The floppy really is dead this time, and the USB memory key killed it.Speculation about the death of the floppy goes back at least a decade. When CD-ROMs appeared, diskettes fairly quickly lost one of their primary roles – as distribution media for software. By that time their heyday as the primary means of transferring files within the office – remember “sneakernet,” anyone? – was pretty much over as local-area networks became ubiquitous.

But there were still those occasions when you wanted to give a file to someone outside the office, or you needed a quick way to move a couple of files from the desktop to the laptop, or you just wanted to make a quickie backup of an important file.

Yeah, you could burn it to a CD-ROM, but that was slow and cumbersome. Sometimes the diskette was still the easiest way.

But now, even if Internet connections anywhere haven’t completely removed your need to transfer files physically, there’s a better alternative than the floppy. It’s the USB key of course – that little thumb-sized thing that plugs into a Universal Serial Bus port and holds more data than a stack of diskettes.

And they’re tiny, so you can carry them anywhere. It’s not often that a really handy new gadget comes along, and this is one of them.

Of course they have their problems too.

Some of the problems are overblown. People will tell you their file-transfer speeds are slow compared to hard drives. Well okay, but they’re fast compared to diskettes, and they’re fast compared to burning your data to a CD-ROM.

More serious, USB keys present security risks. There are stories of security-conscious companies filling all the USB ports on their office computers with solder so nobody can quietly slip a USB key into one and copy sensitive data. Others just ban the gadgets from the premises.

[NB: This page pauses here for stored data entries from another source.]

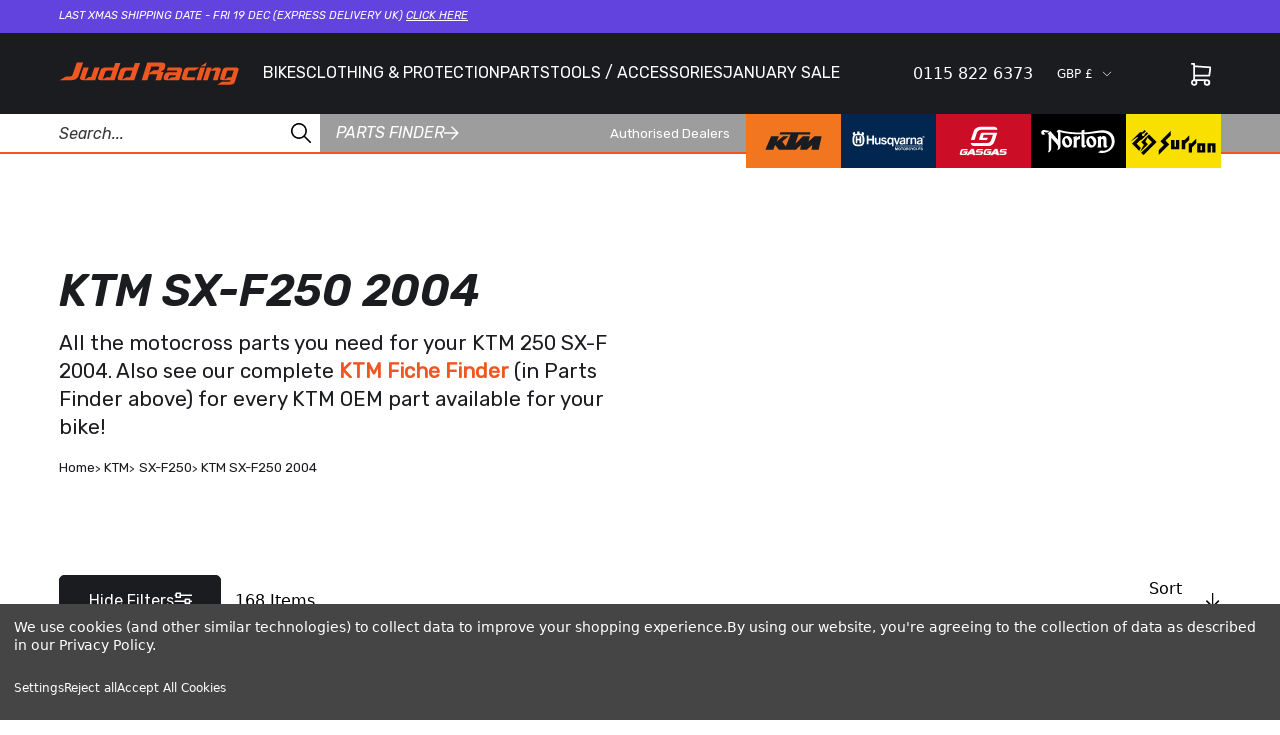

--- FILE ---
content_type: image/svg+xml
request_url: https://cdn11.bigcommerce.com/s-xgukgvabhb/stencil/77a4c010-fccd-013d-2037-4a7d1e3b4444/e/b38806e0-d8de-013e-039a-0a168e71d56e/dist/79be24c47a7c0094120ae919a7355e29.svg
body_size: 55
content:
<svg xmlns="http://www.w3.org/2000/svg" xmlns:xlink="http://www.w3.org/1999/xlink" width="100" height="100" viewBox="0 0 100 100">
  <defs>
    <clipPath id="clip-Judd_J">
      <rect width="100" height="100"/>
    </clipPath>
  </defs>
  <g id="Judd_J" data-name="Judd J" clip-path="url(#clip-Judd_J)">
    <path id="Path_3036" data-name="Path 3036" d="M0,66.727l5.742-3.321q8.575-4.957,17.145-9.921a2.8,2.8,0,0,1,1.472-.395q6.747.005,13.492-.029a15.872,15.872,0,0,0,4.139-.575A7.173,7.173,0,0,0,46.6,48.445a65.375,65.375,0,0,0,2.862-7.778Q56.158,21.217,62.807,1.752c.15-.438.269-.741.866-.738,7.433.025,14.866.016,22.3.018.158,0,.315.023.558.042-.76,2.222-1.5,4.392-2.244,6.562C79.377,21.982,74.5,36.341,69.541,50.669c-2.785,8.049-8.6,12.791-16.735,14.89a46.289,46.289,0,0,1-11.545,1.412q-19.749.026-39.5,0c-.572,0-1.144-.051-1.716-.079-.017-.056-.033-.111-.049-.167" transform="translate(6.735 16.003)" fill="#EF5722"/>
  </g>
</svg>
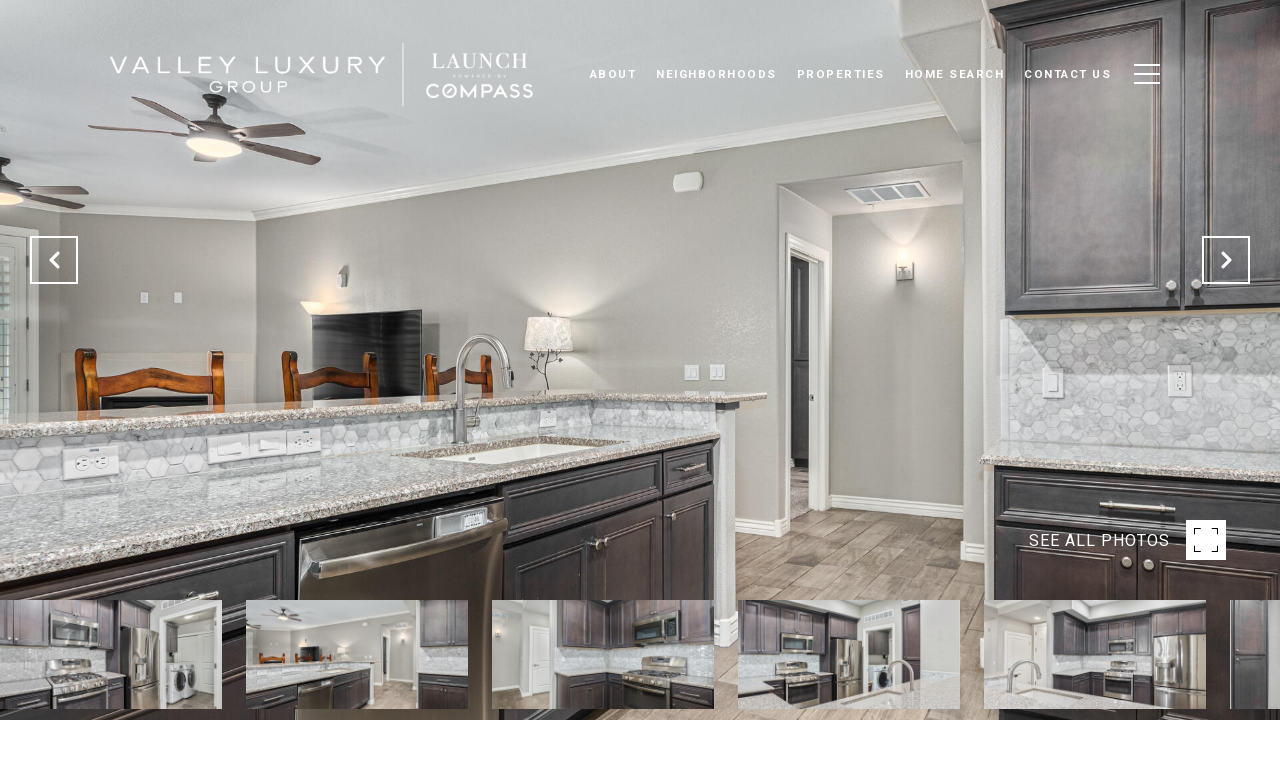

--- FILE ---
content_type: text/html; charset=utf-8
request_url: https://bss.luxurypresence.com/buttons/googleOneTap?companyId=1fb631a8-4bd7-410b-9767-53e77932de58&websiteId=528b8f47-c2d0-4cce-8add-20f8c1ee4462&pageId=9ea83c7c-fa46-46a6-8356-255907c10ba9&sourceUrl=https%3A%2F%2Fvalleyluxurygroup.com%2Fproperties%2F7601-e-indian-bend-road-unit-1053-scottsdale-az-85250-6506997&pageMeta=%7B%22sourceResource%22%3A%22properties%22%2C%22pageElementId%22%3A%22732fadc4-58f2-4004-a4b3-e607cd5176ab%22%2C%22pageQueryVariables%22%3A%7B%22property%22%3A%7B%22id%22%3A%22732fadc4-58f2-4004-a4b3-e607cd5176ab%22%7D%2C%22properties%22%3A%7B%22relatedNeighborhoodPropertyId%22%3A%22732fadc4-58f2-4004-a4b3-e607cd5176ab%22%2C%22sort%22%3A%22salesPrice%22%7D%2C%22neighborhood%22%3A%7B%7D%2C%22pressReleases%22%3A%7B%22propertyId%22%3A%22732fadc4-58f2-4004-a4b3-e607cd5176ab%22%7D%7D%7D
body_size: 2902
content:
<style>
  html, body {margin: 0; padding: 0;}
</style>
<script src="https://accounts.google.com/gsi/client" async defer></script>
<script>
const parseURL = (url) => {
    const a = document.createElement('a');
    a.href = url;
    return a.origin;
}

const login = (token, provider, source)  => {
  const origin = (window.location != window.parent.location)
    ? parseURL(document.referrer)
    : window.location.origin;  
  const xhr = new XMLHttpRequest();
  xhr.responseType = 'json';
  xhr.onreadystatechange = function() {
    if (xhr.readyState === 4) {
      const response = xhr.response;
      const msg = {
        event: response.status,
        provider: provider,
        source: source,
        token: token
      }
      window.parent.postMessage(msg, origin);
    }
  }
  xhr.withCredentials = true;
  xhr.open('POST', `${origin}/api/v1/auth/login`, true);
  xhr.setRequestHeader("Content-Type", "application/json;charset=UTF-8");
  xhr.send(JSON.stringify({
    token,
    provider,
    source,
    websiteId: '528b8f47-c2d0-4cce-8add-20f8c1ee4462',
    companyId: '1fb631a8-4bd7-410b-9767-53e77932de58',
    pageId: '9ea83c7c-fa46-46a6-8356-255907c10ba9',
    sourceUrl: 'https://valleyluxurygroup.com/properties/7601-e-indian-bend-road-unit-1053-scottsdale-az-85250-6506997',
    pageMeta: '{"sourceResource":"properties","pageElementId":"732fadc4-58f2-4004-a4b3-e607cd5176ab","pageQueryVariables":{"property":{"id":"732fadc4-58f2-4004-a4b3-e607cd5176ab"},"properties":{"relatedNeighborhoodPropertyId":"732fadc4-58f2-4004-a4b3-e607cd5176ab","sort":"salesPrice"},"neighborhood":{},"pressReleases":{"propertyId":"732fadc4-58f2-4004-a4b3-e607cd5176ab"}}}',
    utm: '',
    referrer: ''
  }));
}

function getExpirationCookie(expiresInMiliseconds) {
  const tomorrow  = new Date(Date.now() + expiresInMiliseconds); // The Date object returns today's timestamp
  return `valleyluxurygroup.com-SID=true; expires=${tomorrow.toUTCString()}; path=/; Secure; SameSite=None`;
}

function handleCredentialResponse(response) {
  document.cookie = getExpirationCookie(24 * 60 * 60 * 1000); // 1 day
  login(response.credential, 'GOOGLE', 'GOOGLE_SIGN_ON');
}

function handleClose() {
  const msg = {
    event: 'cancel',
    provider: 'GOOGLE',
    source: 'GOOGLE_SIGN_ON'
  }
  const origin = (window.location != window.parent.location)
    ? parseURL(document.referrer)
    : window.location.origin;
  window.parent.postMessage(msg, origin);
  document.cookie = getExpirationCookie(2 * 60 * 60 * 1000); // 2 hours
}

</script>
<div id="g_id_onload"
  data-client_id="673515100752-7s6f6j0qab4skl22cjpp7eirb2rjmfcg.apps.googleusercontent.com"
  data-callback="handleCredentialResponse"
  data-intermediate_iframe_close_callback="handleClose"
  data-state_cookie_domain = "valleyluxurygroup.com"
  data-allowed_parent_origin="https://valleyluxurygroup.com"
  data-skip_prompt_cookie="valleyluxurygroup.com-SID"
  data-cancel_on_tap_outside="false"
></div>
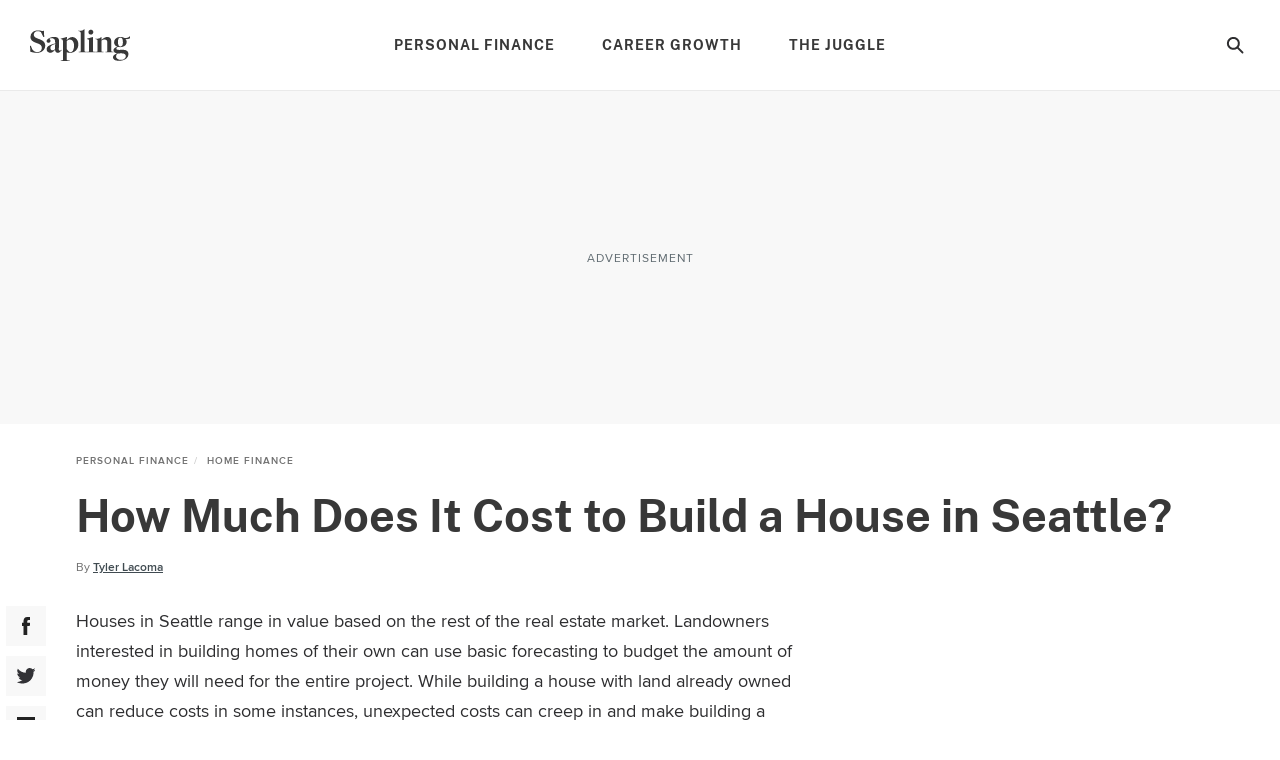

--- FILE ---
content_type: text/html; charset=utf-8
request_url: https://www.google.com/recaptcha/api2/aframe
body_size: 267
content:
<!DOCTYPE HTML><html><head><meta http-equiv="content-type" content="text/html; charset=UTF-8"></head><body><script nonce="RdIU0XPGWAlnEQobOrdD5g">/** Anti-fraud and anti-abuse applications only. See google.com/recaptcha */ try{var clients={'sodar':'https://pagead2.googlesyndication.com/pagead/sodar?'};window.addEventListener("message",function(a){try{if(a.source===window.parent){var b=JSON.parse(a.data);var c=clients[b['id']];if(c){var d=document.createElement('img');d.src=c+b['params']+'&rc='+(localStorage.getItem("rc::a")?sessionStorage.getItem("rc::b"):"");window.document.body.appendChild(d);sessionStorage.setItem("rc::e",parseInt(sessionStorage.getItem("rc::e")||0)+1);localStorage.setItem("rc::h",'1769912993080');}}}catch(b){}});window.parent.postMessage("_grecaptcha_ready", "*");}catch(b){}</script></body></html>

--- FILE ---
content_type: image/svg+xml
request_url: https://www.sapling.com/_nuxt/41990a822cdd508688c9ea5e392f947b.svg
body_size: 160
content:
<svg width="8" height="15" xmlns="http://www.w3.org/2000/svg"><path d="M1.553 7.712c.002-.198-.054-.26-.252-.252-.366.015-.733-.002-1.1.007C.053 7.47-.002 7.43 0 7.272c.007-.732.007-1.465 0-2.198 0-.141.042-.187.184-.184.375.008.75-.01 1.124.008.217.01.262-.067.257-.268a36.956 36.956 0 010-1.673c.014-.681.197-1.317.603-1.871C2.681.385 3.411.064 4.253.026 5.118-.012 5.985.01 6.851 0c.12-.001.157.042.156.16-.004.74-.005 1.481 0 2.223.002.131-.041.172-.17.17-.417-.007-.834-.004-1.25-.003-.554.002-.886.287-.92.836-.028.44-.008.882-.018 1.323-.004.158.09.147.193.147.633-.001 1.266.006 1.899-.005.186-.003.247.04.226.235-.08.736-.148 1.474-.211 2.212-.015.167-.09.199-.24.196-.5-.008-1-.005-1.5-.002-.358.002-.323-.053-.323.313-.002 2.299-.005 4.597.005 6.896.001.242-.061.303-.301.298a67.368 67.368 0 00-2.573 0c-.242.006-.282-.076-.28-.292.01-1.157.005-2.315.005-3.473 0-1.174-.005-2.348.004-3.522z" fill="#222" fill-rule="evenodd"/></svg>

--- FILE ---
content_type: image/svg+xml
request_url: https://www.sapling.com/_nuxt/f65e770d8abdb24ca0cdbb19baa53dbd.svg
body_size: -124
content:
<svg width="16" height="11" xmlns="http://www.w3.org/2000/svg" xmlns:xlink="http://www.w3.org/1999/xlink"><defs><rect id="a" width="16" height="11" rx="1.571"/><mask id="b" x="0" y="0" width="16" height="11" fill="#fff"><use xlink:href="#a"/></mask></defs><g stroke="#222" fill="none" fill-rule="evenodd"><use mask="url(#b)" stroke-width="1.571" xlink:href="#a"/><path stroke-width=".786" d="M.8.786L8 7.07 15.2.786"/><path d="M.8 10.214L5.6 5.5m9.6 4.714L10.4 5.5" stroke-width=".786" stroke-linecap="square"/></g></svg>

--- FILE ---
content_type: image/svg+xml
request_url: https://www.sapling.com/_nuxt/8ec10430dbfa87d355d5157647077429.svg
body_size: 166
content:
<svg width="25" height="21" xmlns="http://www.w3.org/2000/svg"><path d="M22.449 5.054v.671c0 1.14-.145 2.285-.434 3.436a16.535 16.535 0 01-1.245 3.357 13.71 13.71 0 01-2.081 3.046 15.102 15.102 0 01-2.844 2.472c-1.05.704-2.26 1.26-3.632 1.666-1.371.407-2.818.61-4.34.61-3.084 0-5.708-.695-7.873-2.087.374.057.781.086 1.22.086 1.14 0 2.255-.22 3.345-.66 1.09-.44 2.096-1.03 3.016-1.77a4.85 4.85 0 01-2.973-1.019c-.883-.671-1.483-1.52-1.8-2.545.341.065.659.098.952.098a5.05 5.05 0 001.367-.184c-1.18-.236-2.16-.824-2.942-1.763-.781-.94-1.172-2.029-1.172-3.266v-.06a5.11 5.11 0 002.32.634 5.143 5.143 0 01-1.679-1.831 4.944 4.944 0 01-.616-2.417c0-.838.232-1.668.695-2.49a14.257 14.257 0 004.663 3.717c1.823.915 3.789 1.43 5.896 1.544a5.375 5.375 0 01-.11-1.184c0-1.416.5-2.623 1.496-3.62C14.675.498 15.881 0 17.298 0c1.456 0 2.713.537 3.771 1.611A10.198 10.198 0 0024.304.366a4.919 4.919 0 01-2.258 2.844A9.75 9.75 0 0025 2.393a10.295 10.295 0 01-2.551 2.66z" fill="#323236" fill-rule="evenodd"/></svg>

--- FILE ---
content_type: image/svg+xml
request_url: https://www.sapling.com/_nuxt/bc204e3075c5e0613f76fd67059fa478.svg
body_size: -312
content:
<svg viewBox="0 0 30 30" xmlns="http://www.w3.org/2000/svg"><path d="M30 10H20v10H10v10H0V0h30z" fill="#222"/></svg>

Windows Vista is supposed to help with this by allowing systems administrators to specify what kinds of devices USB ports will recognize. Plug in a printer and it will work; plug in a USB drive and Windows won’t see it – and won’t let anyone transfer data to it.

The other security issue is that these things are so small and hold so much data. You could fit a small customer database on a high-capacity USB key. Never mind somebody stealing a laptop from the trunk of an employee’s car – it’s only a matter of time until we hear the first story of sensitive files that slipped through a hole in somebody’s pocket and were found on the sidewalk.

There’s no point refusing to use the devices because of this, though there are certainly better ways of transferring sensitive data than putting it on one of these things and having someone carry it across town in a pocket. Sensible security policies, encrypting data when appropriate – those are the answers to the security issues.

A particular genre of USB key, the U3 drive, takes the technology a step further. They let you run some applications directly from the USB drive. Plug it into any PC and get access to your applications as well as your data. I’ve tried one of these and found it a bit limited – their capacity limits them to applications designed for U3, which aren’t always what you want – but it’s a promising idea.